You can then load that snapshot 3 times to create 3 new VMs - one for each CA tier.

When you install the CA you can only load one CA per OS instance / VM.  You can certainly run all three VM at the same time - unless you have a restriction against doing so in your CP or CPS then you could use the VM network to allow shared folders from the root and policy servers to be accessed by the policy and subordinate servers.  Make sure the VM network is not configured to route to the real LAN.  If your policy restricts this (or if you don't want to deal with the 2008 firewall settings...) then do it the normal way by using a flash drive or some other similar method to transport data between VM instances for the purpose of moving the CA cert request to the superior CA and the issued cert back down to the CA you just installed.  Afterwards it is best to shut down that network connection as a security precaution and only bring it back up to transfer the CRL whenever that gets published.  Since you are running a 3 tier PKI I would recommend using a flash drive and not enabling the VM network since this indicates a little bit more professional installation.

For better security, you could move the VM images for the Root & Policy CAs onto a removable hard drive that you can lock up in a safe when not in use.  This best simulates an offline server and offers the most protection should an attack ever occur.  The issuing subordinate would normally remain online so it could remain on the normal hard drive for the system (some sort of RAID is recommended - RAID 1 or 1+0 is generally preferred for CA servers, not RAID 5).

Author Comment

ID: 33577351

Sorry for the delay in replying.  I may not have explained it accurately, but what I need to do, is build a one-tier CA (for testing).  I have only one machine which is a VM and I don't know how to make that one machine be the Root CA, Policy CA and the Issueing CA all in one.  So far, I just have the Root CA installed on the VM box.  How do I proceed to make this same machine be the 2nd tier CA and the 3rd tier (Issueing) CA ??   msyed1
LVL 31

Accepted Solution

Paranormastic earned 2000 total points
ID: 33641568
They would each need to be installed within a different virtual machine on the same physical box.  You cannot install certificate services more than one time on the same virtual machine / OS instance.  You need 3 VM instances - one for each of the 3 VM tiers.  If you are doing an Enterprise CA for the issuing CA then you need a DC available as well - if you don't have that then you could install that into a 4th VM.  OS licenses shouldn't be an issue for testing presuming your company has an MSDN subscription.
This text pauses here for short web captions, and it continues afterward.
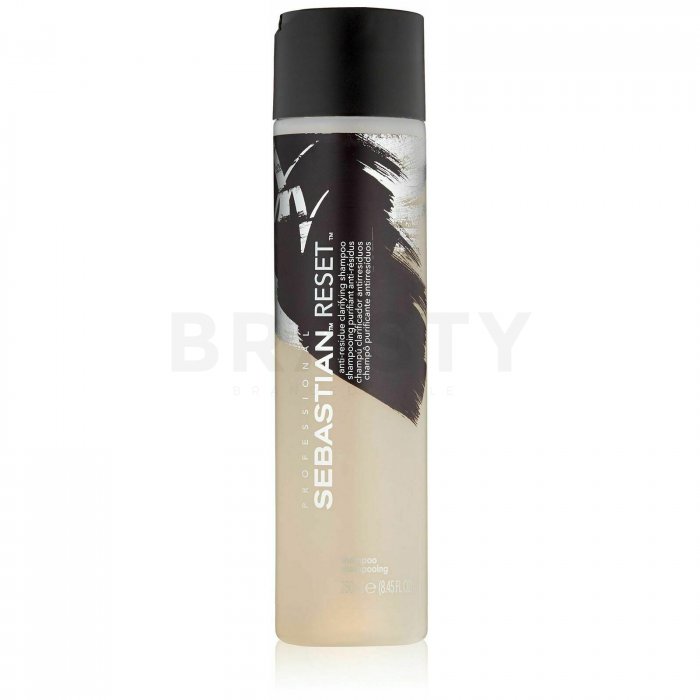 Sebastian professional reset shampoo șampon pentru curățare profundă pentru toate tipurile de păr 250 ml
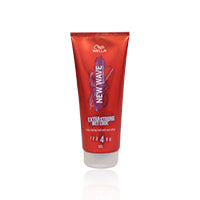 Wella N/W Hair Gel Extra Strong Wet Look No4 200ml
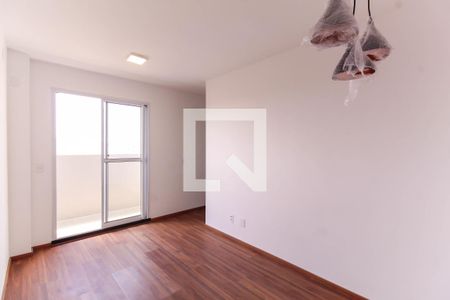 Sala/Cozinha de apartamento para alugar com 2 quartos, 51m² em Belenzinho, São Paulo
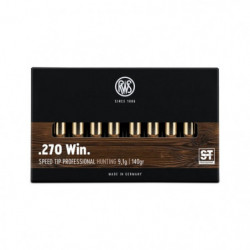 Balles RWS Speed Tip Pro -...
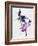 Ballet Watercolor 3-Irina March-Framed Art Print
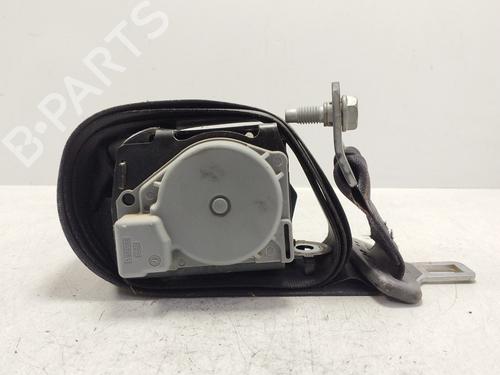 Used Rear right seatbelt CITROËN C4 II (NC_) [2009-2025]  24630112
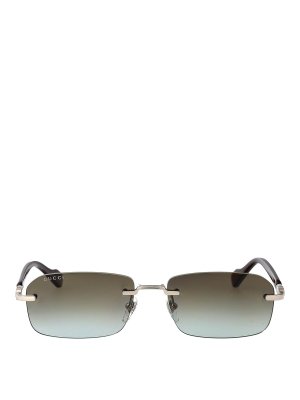 GUCCI: sunglasses - Sunglasses
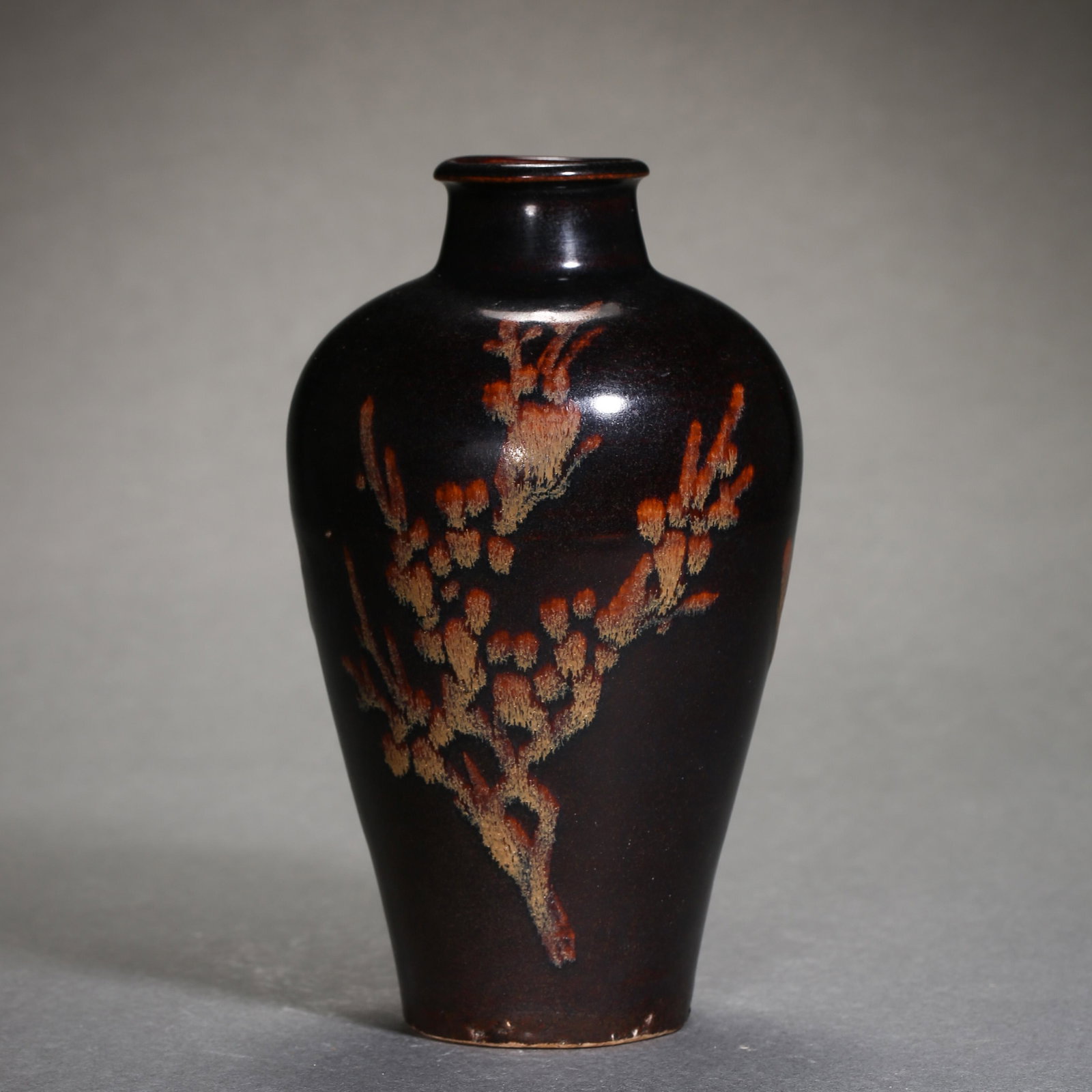 SOUTHERN SONG DYNASTY, CHINESE BLACK-GLAZED JIZHOU WARE (1 of 7)
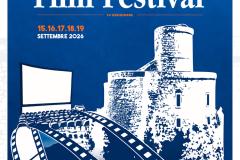 CAMPANIA FILM FESTIVAL 2026 LOCANDINA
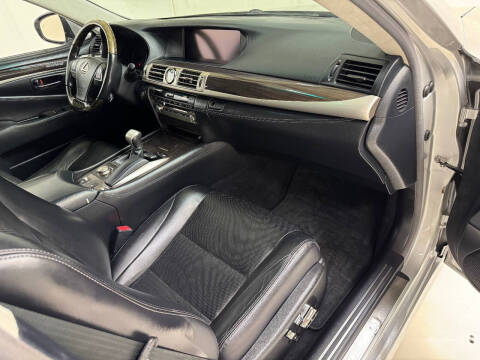 2013 Lexus LS 460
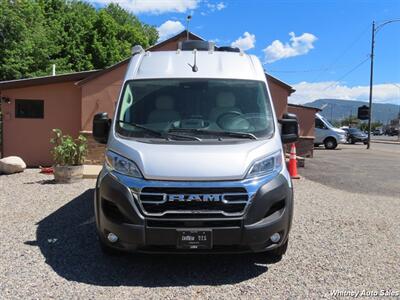 2023 RAM ProMaster 1500 136 WB   - Photo 3 - Durango, CO 81301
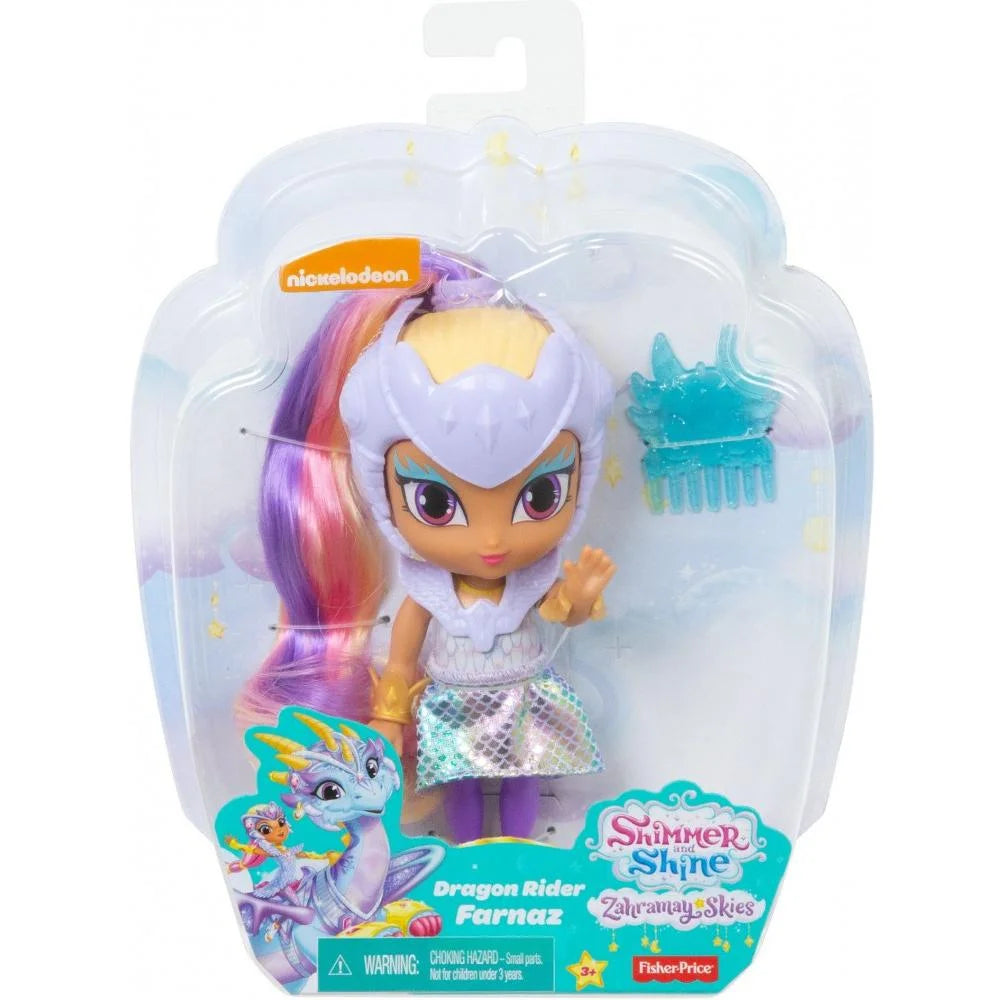 Dragon Rider Farnaz X4040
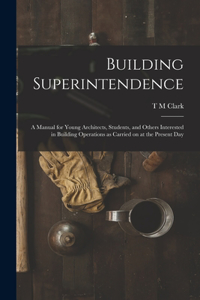 Building Superintendence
If you have a base snapshot saved prior to installing the root, revert to that and copy it to make a new VM for the 2nd & again for the 3rd tier.  If not, then try uninstalling the root and create a snapshot there and run sysprep against it (so the machine SIDs are different to avoid issues with each one being a duplicate), then you can restore that sysprepped snapshot and you should be all set to install each tier in a different VM, all on the same physical machine.